Ce moment si dense du « juste avant », c’est ce que disent de toutes sortes de manières les leitmotive musicaux du premier acte de La Walkyrie avec une acuité qu’aucun langage verbal ne pourra jamais atteindre. Nathalie Sarraute enviait l’art du peintre qui permet de représenter simultanément ce que le roman doit dire dans la succession, mais je sais qu’elle craignait la musique, car elle n’aimait pas sentir le passage du temps et le remue-ménage émotionnel que provoque notamment la musique romantique

Henri Fantin-Latour : « Sieglinde et Sigmund » (sic)

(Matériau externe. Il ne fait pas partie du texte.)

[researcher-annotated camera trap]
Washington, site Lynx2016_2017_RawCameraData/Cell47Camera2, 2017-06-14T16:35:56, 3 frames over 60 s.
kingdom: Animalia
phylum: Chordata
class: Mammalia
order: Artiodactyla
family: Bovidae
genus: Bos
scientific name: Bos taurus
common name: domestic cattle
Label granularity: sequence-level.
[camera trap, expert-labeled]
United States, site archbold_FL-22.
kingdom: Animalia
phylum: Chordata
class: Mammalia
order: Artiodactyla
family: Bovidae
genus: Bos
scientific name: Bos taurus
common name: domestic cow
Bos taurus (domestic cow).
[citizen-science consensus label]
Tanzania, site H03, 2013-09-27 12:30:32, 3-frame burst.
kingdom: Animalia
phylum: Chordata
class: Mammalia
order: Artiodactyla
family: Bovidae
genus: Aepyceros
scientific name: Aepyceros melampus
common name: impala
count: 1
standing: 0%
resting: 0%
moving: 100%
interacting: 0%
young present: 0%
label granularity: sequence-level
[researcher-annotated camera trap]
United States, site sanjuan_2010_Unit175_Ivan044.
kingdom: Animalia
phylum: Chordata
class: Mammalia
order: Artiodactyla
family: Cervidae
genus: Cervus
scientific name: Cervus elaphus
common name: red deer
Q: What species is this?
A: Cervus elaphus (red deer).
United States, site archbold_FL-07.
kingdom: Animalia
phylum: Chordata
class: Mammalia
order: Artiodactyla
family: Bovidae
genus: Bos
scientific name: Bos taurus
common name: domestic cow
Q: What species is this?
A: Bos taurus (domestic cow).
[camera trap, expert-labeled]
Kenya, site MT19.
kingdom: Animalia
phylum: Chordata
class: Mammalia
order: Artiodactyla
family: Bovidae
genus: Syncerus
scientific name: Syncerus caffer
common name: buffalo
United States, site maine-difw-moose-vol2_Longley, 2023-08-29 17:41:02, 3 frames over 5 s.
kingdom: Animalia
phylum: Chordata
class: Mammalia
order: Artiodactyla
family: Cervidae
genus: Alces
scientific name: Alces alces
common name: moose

Sans me livrer à une analyse de ce début du premier acte de La Walkyrie, je communiquerai le résumé rapide de la préface du livret : « Un orage gronde. Épuisé, un homme en fuite trouve refuge dans une demeure en pleine forêt. Il est accueilli par la maîtresse de maison, une jeune femme qui lui offre à boire : sans un mot, leurs regards se croisent, déjà chargés d’intensité. » Peu m’importe qu’ils se nomment Sieglinde et Siegmund et qu’ils soient les enfants jumeaux, séparés à la naissance, du dieu Wotan. A vrai dire, peu m’importe ici le mythe : ce que j’entends dans cette musique est pour moi l’incarnation auditive des mouvements d’attirance ou de répulsion, situés au seuil de la conscience, que Sarraute nomme « tropismes ». Et les moyens de la musique sont extraordinairement efficaces pour les figurer. Les tropismes écrits passent par des accumulations d’images et des points de suspension mais les tropismes musicaux sont directs de multiples manières : légères variations de rythme, de timbre, de hauteur, de tonalité, de mode, et surtout les silences…  Le motif de la naissance de l’amour est d’abord à peine esquissé par quelques notes au violon, puis au violoncelle, puis à la voix… Il rôde entre les répliques des personnages : « J’apporte à boire », « je suis sans armes » (que l’on peut bien sûr prendre à double sens). Ce motif amoureux, comme hésitant, s’entrelace à ceux du malheur et du destin, passe doucement à la clarinette, à d’autres bois… le retour des phrases musicales annonçant des sentiments que les paroles n’indiquent pas explicitement. Il faut attendre la scène 3 pour que l’auditeur entende enfin ce qu’on appelle à l’opéra un « air » car ils sont rares chez Wagner. D’ailleurs ce morceau heureux nommé traditionnellement « air du printemps » est agité en arrière-plan d’éléments plus sombres, jusqu’à ce que sans le savoir clairement Siegmund proclame son amour fervent sur le motif du renoncement à l’amour, que l’auditeur reconnaît pour l’avoir entendu dans l’opéra précédent de la Tétralogie wagnérienne : L’Or du Rhin

Comment une lectrice de Sarraute peut-elle ne pas se sentir prise par une musique qui contient ces mouvements contradictoires de l’âme et suggère tant de choses en même temps à l’oreille,  la mémoire et  l’imagination ?

Deux remarques en P. S.

1. On a chacun ses leitmotive : je m’aperçois que j’ai déjà traité de l’amour et de la musique avec Sarraute, et Henri Michaux plutôt que Wagner. http://patte-de-mouette.fr/2018/03/14/amour-elan-musique-avec-sarraute-et-michaux/
J’y évoque la possibilité que Nathalie Sarraute ait été, au moment de sa mort, en train d’écrire une pièce de théâtre autour de la naissance de l’amour. Cette hypothèse n’est pas pour le moment confirmée par la très précise biographie d’Ann Jefferson que je suis en train de lire.

2. La meilleure version de cet acte 1 est, de l’avis de la « Tribune des critiques de disque » de France Musique, celle de Bernard Haitink avec l’orchestre de la Radio Bavaroise.